Il est donc possible de résumer simplement les fondements du réalisme socialiste autour de plusieurs piliers : l’ancrage dans la vie du peuple et l’éloge du prolétariat ; l’adéquation avec l’idéologie communiste ; et la glorification du parti et des politiques menées. L’artiste réaliste se doit de conférer à son art une fonction sociale en accord avec les politiques officielles en représentant un idéal vers lequel la société soviétique est censée tendre. Or, s’il peut paraître aisé de discriminer les œuvres remplissant ou non ces critères, si ambigus soient-ils, dans le domaine de la littérature ou de l’art pictural, qu’en est-il d’un art aussi abstrait que la musique ? S’il sera toujours facile, pour un régime totalitaire, d’identifier les dissidents parmi les écrivains, de quoi parle-t-on lorsqu’il s’agit de musique ? A cette question nul ne pouvait donner de réponse claire ; aussi le réalisme socialiste se mua-t-il en une doctrine du bon goût et du politiquement correct. La musique réaliste socialiste se devait d’être belle, héroïque… autant d’attributs en somme que les plus simples d’esprits savent passablement subjectifs.

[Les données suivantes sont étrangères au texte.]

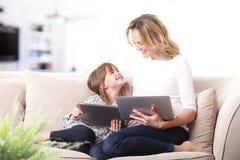 Mère et descendant heureux Photographie stock libre de droits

Il fallait s’inspirer des « classiques » du XIXe siècle et des chansons populaires russes, en dehors de quoi toute forme de modernité était proscrite.

 

Jdanov et l’antiformalisme d’état

 

En 1936, après que Staline et Andreï Jdanov eurent assisté à une représentation de Lady Macbeth de Mtsensk de Chostakovitch, l’opéra était descendu en flèche par un article paru dans la Pravda du 28 janvier, qui, non content d’adresser au compositeur une critique véhémente, jouait explicitement sur le registre de la menace :

« La faculté qu’a la bonne musique de captiver les masses est sacrifiée sur l’autel des vains labeurs du formalisme petit-bourgeois, où l’on fait l’original en pensant créer l’originalité, où l’on joue à l’hermétisme — un jeu qui peu fort mal finir. »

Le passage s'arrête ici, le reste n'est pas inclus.